Condemnation of Consumer’s Surplus
The concept of consumer’s surplus is one of the most important idea in economic theory especially in demand and welfare economics. It is a measure of the welfare that people gain from consuming goods and services. The concept of consumer’s surplus has been criticized on several grounds as follows:
The concept of consumer’s surplus is a purely imaginary idea. We just imagine what we are prepared to pay and subtract what we actually pay. It is all hypothetical. One may say that one is prepared to pay anything. Hence it is unreal.
Utility is not measurable
The concept of consumer’s surplus is based on the assumption that utility can be measured quantitatively in term of money. But utility is a subjective concept. Besides, different people are prepared to pay different amounts. It would be a hopeless task to put down how much each individual would be willing to pay. Hence the total consumer’s surplus in the market cannot be measured. Therefore, utility cannot be measured quantitatively.
Marginal utility of money not constant
The concept of consumer’s surplus supposes that the marginal utility of money remains constant throughout the process of exchange. But the marginal utility of money does not remain constant. It is pointed out that if the consumer knew that any such thing existed, he would go on buying more and more till the surplus utility he enjoyed disappeared. This is wrong. A consumer does not run after a surplus yielded by one commodity. He has to weigh the utilities of other commodities too.

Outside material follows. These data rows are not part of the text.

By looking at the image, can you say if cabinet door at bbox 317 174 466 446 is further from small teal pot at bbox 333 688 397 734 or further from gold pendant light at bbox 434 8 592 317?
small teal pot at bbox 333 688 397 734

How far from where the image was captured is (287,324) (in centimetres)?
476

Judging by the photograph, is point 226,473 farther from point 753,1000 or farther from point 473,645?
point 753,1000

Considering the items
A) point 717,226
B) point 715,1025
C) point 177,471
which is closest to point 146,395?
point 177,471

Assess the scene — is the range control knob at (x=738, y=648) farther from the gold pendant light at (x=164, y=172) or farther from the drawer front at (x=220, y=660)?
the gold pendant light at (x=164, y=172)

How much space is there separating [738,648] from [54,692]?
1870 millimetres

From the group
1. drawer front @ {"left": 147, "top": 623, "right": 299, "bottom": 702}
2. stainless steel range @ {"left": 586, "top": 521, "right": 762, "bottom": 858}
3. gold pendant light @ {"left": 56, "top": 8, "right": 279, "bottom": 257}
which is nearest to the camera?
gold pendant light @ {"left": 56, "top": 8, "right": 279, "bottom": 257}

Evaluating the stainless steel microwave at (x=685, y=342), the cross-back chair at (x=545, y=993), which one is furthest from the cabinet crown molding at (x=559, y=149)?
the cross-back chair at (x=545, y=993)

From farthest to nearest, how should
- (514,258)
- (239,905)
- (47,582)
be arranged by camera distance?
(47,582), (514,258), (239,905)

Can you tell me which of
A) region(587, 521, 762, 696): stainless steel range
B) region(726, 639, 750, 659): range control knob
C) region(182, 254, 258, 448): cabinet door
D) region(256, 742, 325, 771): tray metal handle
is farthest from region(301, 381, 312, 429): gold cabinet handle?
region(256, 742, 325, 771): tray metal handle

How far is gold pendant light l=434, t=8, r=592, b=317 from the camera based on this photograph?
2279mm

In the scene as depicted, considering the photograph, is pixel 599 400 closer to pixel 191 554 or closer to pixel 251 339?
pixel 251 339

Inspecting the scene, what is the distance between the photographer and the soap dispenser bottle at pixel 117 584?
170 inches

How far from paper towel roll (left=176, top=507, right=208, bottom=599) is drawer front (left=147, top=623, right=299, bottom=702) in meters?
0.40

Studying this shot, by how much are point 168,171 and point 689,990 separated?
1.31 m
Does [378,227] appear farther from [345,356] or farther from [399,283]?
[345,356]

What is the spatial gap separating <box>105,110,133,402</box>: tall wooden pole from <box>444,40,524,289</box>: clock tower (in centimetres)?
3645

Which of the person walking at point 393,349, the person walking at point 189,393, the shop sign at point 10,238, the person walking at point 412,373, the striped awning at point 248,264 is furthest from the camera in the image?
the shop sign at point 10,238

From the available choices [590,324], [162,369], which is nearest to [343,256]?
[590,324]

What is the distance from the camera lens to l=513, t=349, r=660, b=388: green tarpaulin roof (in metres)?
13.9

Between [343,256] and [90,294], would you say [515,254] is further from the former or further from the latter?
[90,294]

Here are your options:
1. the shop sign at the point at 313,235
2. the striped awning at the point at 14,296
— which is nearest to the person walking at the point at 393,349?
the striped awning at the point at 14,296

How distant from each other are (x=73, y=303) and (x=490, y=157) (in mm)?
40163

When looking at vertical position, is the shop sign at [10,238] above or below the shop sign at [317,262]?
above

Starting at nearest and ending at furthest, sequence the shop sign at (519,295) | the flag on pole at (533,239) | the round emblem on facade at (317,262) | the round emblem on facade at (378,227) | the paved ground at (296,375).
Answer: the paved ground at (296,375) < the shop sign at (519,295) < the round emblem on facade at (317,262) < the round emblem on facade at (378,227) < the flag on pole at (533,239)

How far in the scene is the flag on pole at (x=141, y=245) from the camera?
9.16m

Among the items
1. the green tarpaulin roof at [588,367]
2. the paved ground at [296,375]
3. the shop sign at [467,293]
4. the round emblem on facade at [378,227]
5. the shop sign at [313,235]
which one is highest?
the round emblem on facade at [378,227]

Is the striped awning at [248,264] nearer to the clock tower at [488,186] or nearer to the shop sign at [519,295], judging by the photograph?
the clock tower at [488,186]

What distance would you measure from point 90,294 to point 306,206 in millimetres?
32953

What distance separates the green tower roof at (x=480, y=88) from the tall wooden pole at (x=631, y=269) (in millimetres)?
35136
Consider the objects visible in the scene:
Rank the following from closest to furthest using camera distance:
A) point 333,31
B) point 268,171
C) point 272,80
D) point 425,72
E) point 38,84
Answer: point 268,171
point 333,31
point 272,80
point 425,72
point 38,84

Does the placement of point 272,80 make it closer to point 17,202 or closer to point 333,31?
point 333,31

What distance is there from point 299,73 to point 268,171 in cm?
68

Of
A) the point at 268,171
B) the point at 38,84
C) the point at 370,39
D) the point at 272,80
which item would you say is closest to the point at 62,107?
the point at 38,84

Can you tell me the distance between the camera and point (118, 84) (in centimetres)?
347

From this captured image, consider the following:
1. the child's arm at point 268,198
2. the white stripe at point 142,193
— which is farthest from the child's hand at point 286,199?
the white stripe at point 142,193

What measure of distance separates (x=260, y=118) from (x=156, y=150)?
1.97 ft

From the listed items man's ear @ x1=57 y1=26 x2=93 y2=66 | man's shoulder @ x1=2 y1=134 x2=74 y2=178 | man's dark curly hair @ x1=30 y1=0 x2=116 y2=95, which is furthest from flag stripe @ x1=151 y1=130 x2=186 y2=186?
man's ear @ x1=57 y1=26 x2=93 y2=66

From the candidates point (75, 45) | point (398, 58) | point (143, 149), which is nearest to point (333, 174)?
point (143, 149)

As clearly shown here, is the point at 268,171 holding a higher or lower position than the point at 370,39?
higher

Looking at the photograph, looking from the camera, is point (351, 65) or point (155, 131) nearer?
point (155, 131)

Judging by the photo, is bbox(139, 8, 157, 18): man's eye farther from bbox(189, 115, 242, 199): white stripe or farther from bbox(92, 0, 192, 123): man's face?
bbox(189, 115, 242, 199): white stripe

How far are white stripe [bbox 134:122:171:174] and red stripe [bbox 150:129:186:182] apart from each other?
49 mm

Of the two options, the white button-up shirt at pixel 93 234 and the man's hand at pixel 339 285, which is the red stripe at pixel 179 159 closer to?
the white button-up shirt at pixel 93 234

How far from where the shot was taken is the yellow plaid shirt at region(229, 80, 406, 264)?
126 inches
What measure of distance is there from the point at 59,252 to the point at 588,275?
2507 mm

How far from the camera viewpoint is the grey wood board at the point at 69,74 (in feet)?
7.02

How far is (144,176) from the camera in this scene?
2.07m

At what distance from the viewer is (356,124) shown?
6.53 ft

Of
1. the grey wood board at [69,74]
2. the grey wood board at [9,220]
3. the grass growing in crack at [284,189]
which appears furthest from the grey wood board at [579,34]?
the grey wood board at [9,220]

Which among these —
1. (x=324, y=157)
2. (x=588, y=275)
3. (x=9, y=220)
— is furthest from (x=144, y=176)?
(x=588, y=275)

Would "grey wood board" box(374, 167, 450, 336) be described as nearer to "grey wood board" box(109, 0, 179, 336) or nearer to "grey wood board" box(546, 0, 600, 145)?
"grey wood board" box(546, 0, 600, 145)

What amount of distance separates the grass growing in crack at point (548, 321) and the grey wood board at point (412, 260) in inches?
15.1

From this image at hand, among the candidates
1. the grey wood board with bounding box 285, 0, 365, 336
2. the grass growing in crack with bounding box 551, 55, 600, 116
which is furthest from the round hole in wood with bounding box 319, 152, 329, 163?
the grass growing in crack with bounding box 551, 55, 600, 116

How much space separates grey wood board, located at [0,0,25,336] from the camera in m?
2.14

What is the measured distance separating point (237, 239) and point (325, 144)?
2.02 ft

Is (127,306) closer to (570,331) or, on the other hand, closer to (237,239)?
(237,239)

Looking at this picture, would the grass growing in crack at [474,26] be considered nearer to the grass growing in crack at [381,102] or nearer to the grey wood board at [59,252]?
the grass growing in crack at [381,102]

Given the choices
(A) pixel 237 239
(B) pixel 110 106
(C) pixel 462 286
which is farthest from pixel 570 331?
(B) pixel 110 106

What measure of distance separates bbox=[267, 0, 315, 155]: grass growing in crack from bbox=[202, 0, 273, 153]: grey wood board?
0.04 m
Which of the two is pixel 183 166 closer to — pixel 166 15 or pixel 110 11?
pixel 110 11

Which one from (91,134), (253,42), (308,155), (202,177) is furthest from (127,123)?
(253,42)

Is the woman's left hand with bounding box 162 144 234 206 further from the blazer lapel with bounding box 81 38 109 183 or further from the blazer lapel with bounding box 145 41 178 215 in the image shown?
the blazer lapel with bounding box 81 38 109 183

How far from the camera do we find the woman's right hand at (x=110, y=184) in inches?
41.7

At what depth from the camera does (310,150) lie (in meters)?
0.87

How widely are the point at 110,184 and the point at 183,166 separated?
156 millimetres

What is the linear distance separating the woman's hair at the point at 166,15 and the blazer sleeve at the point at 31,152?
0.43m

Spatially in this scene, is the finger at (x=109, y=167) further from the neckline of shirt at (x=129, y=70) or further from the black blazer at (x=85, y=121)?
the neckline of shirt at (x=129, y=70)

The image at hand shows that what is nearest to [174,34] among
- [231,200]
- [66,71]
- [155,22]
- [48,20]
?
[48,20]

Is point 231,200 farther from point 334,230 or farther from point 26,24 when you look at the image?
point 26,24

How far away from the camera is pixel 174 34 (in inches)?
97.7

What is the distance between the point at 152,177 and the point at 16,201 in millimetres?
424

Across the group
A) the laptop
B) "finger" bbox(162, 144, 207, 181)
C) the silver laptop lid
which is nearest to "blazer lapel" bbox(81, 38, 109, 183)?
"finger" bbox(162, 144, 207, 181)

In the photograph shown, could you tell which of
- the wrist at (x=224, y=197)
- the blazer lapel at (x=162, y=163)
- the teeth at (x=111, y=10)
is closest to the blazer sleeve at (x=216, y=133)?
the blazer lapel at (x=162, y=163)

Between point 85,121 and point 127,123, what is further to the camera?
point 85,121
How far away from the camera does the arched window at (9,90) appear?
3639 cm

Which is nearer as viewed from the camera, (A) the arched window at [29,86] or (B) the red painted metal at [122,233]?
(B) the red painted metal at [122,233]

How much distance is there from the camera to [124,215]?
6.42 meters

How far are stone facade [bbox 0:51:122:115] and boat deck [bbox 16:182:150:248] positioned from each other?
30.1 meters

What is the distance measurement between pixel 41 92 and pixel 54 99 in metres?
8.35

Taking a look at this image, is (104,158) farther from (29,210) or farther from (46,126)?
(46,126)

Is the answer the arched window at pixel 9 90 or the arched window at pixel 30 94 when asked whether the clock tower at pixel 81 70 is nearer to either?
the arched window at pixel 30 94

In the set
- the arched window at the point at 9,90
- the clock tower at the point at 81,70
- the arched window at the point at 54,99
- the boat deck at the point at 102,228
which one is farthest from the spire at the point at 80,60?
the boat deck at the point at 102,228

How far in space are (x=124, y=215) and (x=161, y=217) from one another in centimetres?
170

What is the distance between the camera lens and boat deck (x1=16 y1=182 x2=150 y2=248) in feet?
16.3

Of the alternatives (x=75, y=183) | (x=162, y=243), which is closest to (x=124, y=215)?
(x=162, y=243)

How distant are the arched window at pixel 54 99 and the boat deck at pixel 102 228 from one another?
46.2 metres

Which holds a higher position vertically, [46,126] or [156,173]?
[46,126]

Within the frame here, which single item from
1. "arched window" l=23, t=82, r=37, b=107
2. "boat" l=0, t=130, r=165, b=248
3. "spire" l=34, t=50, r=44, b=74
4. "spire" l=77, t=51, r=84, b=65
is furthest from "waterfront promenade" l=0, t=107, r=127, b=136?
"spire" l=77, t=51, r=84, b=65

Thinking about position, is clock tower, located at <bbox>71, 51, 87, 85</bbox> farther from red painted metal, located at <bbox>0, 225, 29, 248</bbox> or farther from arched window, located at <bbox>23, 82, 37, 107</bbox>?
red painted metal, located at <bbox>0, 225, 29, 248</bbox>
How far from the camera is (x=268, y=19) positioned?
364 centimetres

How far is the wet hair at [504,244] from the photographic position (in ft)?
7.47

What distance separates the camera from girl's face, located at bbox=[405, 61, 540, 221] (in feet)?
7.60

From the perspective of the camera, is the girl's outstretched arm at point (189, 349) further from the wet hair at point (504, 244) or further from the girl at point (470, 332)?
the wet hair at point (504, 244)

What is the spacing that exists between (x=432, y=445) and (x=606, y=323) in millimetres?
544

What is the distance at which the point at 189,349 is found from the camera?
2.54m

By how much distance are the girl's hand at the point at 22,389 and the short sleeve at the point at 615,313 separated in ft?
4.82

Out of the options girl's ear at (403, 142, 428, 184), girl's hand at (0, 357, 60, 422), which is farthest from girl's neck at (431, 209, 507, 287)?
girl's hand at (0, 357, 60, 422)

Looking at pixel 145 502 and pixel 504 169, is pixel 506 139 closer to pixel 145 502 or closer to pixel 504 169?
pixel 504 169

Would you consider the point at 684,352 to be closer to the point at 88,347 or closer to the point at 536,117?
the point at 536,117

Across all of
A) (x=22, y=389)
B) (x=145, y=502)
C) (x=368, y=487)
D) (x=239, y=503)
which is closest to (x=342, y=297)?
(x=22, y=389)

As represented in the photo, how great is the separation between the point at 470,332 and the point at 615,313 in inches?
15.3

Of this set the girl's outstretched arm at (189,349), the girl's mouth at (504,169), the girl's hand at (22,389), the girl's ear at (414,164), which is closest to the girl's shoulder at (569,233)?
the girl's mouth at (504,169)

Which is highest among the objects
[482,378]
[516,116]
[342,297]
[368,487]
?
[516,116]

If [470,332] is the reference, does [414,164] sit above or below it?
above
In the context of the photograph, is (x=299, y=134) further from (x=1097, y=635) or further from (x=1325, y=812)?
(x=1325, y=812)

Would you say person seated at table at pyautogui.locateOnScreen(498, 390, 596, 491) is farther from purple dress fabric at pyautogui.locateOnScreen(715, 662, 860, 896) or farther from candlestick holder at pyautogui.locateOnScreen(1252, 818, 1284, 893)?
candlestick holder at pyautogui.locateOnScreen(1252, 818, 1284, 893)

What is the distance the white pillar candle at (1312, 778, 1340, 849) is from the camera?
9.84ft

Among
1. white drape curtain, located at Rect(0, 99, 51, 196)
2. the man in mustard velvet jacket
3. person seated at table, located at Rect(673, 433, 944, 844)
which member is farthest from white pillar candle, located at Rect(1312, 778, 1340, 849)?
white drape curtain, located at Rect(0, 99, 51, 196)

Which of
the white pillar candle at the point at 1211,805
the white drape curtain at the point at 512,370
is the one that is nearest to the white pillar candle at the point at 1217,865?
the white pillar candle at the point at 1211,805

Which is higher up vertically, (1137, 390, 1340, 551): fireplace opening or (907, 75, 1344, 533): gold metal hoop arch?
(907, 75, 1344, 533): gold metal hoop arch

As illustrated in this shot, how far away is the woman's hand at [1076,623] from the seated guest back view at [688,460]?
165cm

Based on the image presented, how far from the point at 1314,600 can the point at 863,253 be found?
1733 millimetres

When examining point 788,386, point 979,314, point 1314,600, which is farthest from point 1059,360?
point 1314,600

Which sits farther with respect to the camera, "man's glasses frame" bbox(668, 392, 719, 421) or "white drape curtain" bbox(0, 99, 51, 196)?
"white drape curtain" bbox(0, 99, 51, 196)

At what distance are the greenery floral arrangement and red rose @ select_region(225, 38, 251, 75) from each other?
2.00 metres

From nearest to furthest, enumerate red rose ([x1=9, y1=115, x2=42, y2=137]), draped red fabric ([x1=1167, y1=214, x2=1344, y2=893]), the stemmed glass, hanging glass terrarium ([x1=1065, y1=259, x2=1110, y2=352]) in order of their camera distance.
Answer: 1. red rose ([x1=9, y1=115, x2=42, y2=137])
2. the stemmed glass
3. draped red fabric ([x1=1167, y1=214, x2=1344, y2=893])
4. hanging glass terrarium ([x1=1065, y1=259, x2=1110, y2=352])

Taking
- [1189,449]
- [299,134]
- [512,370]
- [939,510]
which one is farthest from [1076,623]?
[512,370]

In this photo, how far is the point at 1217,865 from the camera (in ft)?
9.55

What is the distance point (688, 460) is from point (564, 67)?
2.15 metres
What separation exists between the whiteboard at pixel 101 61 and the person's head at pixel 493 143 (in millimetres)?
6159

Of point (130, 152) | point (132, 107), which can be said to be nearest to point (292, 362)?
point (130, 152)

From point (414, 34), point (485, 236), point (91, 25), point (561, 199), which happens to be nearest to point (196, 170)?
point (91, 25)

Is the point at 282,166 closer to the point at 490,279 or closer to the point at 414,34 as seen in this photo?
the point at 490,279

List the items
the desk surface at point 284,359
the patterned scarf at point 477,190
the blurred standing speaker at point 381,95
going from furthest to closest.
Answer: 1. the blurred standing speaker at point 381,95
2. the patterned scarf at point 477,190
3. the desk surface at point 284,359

Not applicable to necessaries
The concept of consumer’s surplus does not apply to necessaries of life or conventional necessaries. The price of necessaries is very low whereas utility derived from them is very high. The idea of Consumer’s Surplus does not apply to the necessaries of life or conventional necessaries. In such cases the surplus is immeasurable. Therefore, consumer’s surplus from them is infinite when a man is dying of thirst, he may be prepared to pay any amount of money for a glass of water.
Neglect complementary commodities
Marshall assumes that the utility of a commodity depends upon the supply of that commodity alone. He neglects the problem of complementary of commodities. Thus, he considers one commodity as independent of the others.
This concept assumes the absence of substitutes of the commodity from which the consumer derives the surplus because the presence of substitutes like tea and coffee would make the measurement of consumer’s surplus difficult. Another ground on which the concept has been criticized is that the complete and reliable list of demand and prices is never available to the consumer. The demand schedule according to which he regulates and decides his purchases is not necessary to come true in practice. How much the consumer would be willing to pay rather than go without the thing is something hard to answer correctly.